8 Авторы трех статьей, посвященных анализу этнографических и исторических исследований современного паломничества, отмечают, что понимание паломничества как осмысленного передвижения из одной точки в другую в поисках “таинственного” и “чудесного” в условиях трансформирующегося постатеистического общества, где религиозные символы и практики все еще неустойчивы, сегодня становится все более распространенным. Данный специальный выпуск предполагает обсуждение некоторых аспектов, формирующих социальные, материальные и политические параметры паломничества. Среди них:
  1. Пилигримы как акторы путешествий и их духовный опыт поиска самообновления и благодати: как жители Бурятии и Калмыкии практикуют малые и большие имеющие религиозные коннотации путешествия? как они их понимают для себя? и как эти практики и взгляды соотносятся с укорененными в культурах образцами? Здесь интересны нарративы индивидуальных вдохновений и духовного опыта калмыков, у которых советская антирелигиозная кампания наложилась на тяжелый опыт депортации и отрыва от духовных корней. Кто эти паломники? Можно ли современных паломников отнести к категории “счастливых путешественников”, как когда-то предлагал Гомбожап Цыбиков – один из первых российских исследователей и паломников в Тибет (XIX в.) (Цыбиков 1991)?

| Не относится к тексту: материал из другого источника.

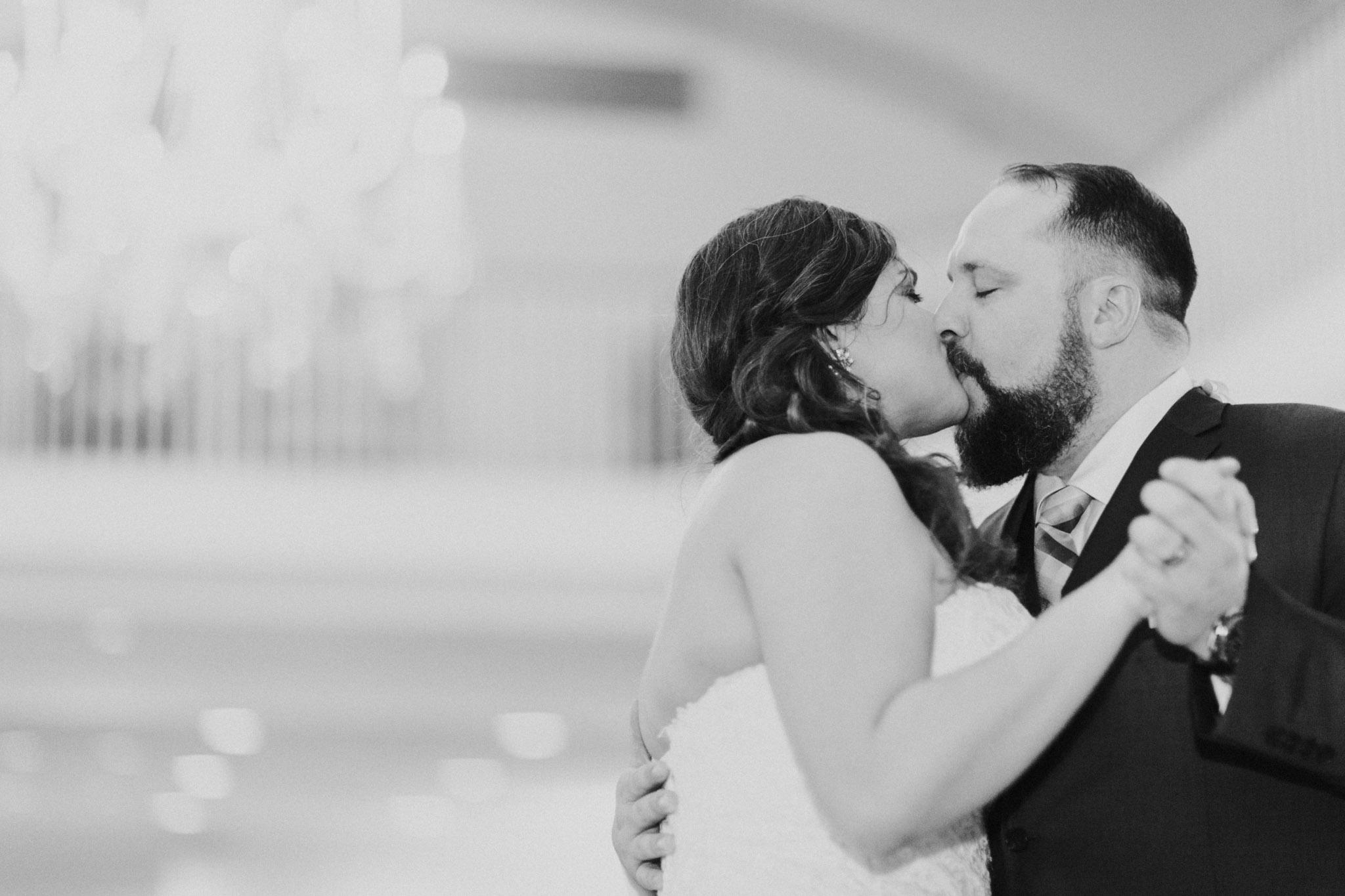 Country Club of Virginia Wedding Photographer_0111.jpg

  2. Следует выделить два фактора, которые отличают паломничества эпохи поздней Российской империи (к этой эпохе обращается в своей статье Николай Цыремпилов) от современных духовных путешествий. В прошлом паломничество было преимущественно региональным и имело исключительно элитарный характер, о чем мы знаем из ставших уже классическими записок Цыбикова “Буддист-паломник у святынь Тибета”, впервые опубликованных ровно сто лет назад (1919) в Петрограде.
  3. Новая география и маршруты паломничества, их изменяемость в зависимости от политического контекста. Обсуждая этот вопрос, хочется отметить особенность современной практики организации паломнических туров, которые могут осуществляться вне традиционного теологического дискурса и монастырских уставов. Здесь необходимо подчеркнуть создание новых маршрутов буддийских и шаманских паломничеств – локальных и транснациональных. Так, паломничество связано с новой географией передвижений “со смыслом”, когда культурный туризм пересекается с духовным путешествием. С одной стороны, мы видим, что обновляется и расширяется карта священных мест, привлекающих паломников из разных регионов России и дальнего зарубежья. С другой стороны, важно отметить, что места паломничества на территории Калмыкии и – особенно – Бурятии приобретают исключительную популярность среди местного населения, а также среди российских и иностранных паломников.
  4. Так, Марина Содномпилова и Дарима Амоголонова в своей статье подчеркивают, что в период затянувшегося экономического кризиса, с падением жизненного уровня вектор паломнических путешествий населения республики изменил направление: большей популярностью стали пользоваться священные места Бурятии и соседней Монголии. Из-за ограниченности средств и в результате активного “раскручивания” региональных святынь, паломники выбирают места поклонения, расположенные не дальше чем в нескольких часах пешего пути либо поездки на машине или автобусе. При этом Содномпилова и Амоголонова определяют современное паломничество как универсальную религиозную традицию, сложившуюся в русле монотеистических религий, которая в XXI в. обретает формат массовых культурных явлений, развиваясь в соответствии с запросами туристической индустрии.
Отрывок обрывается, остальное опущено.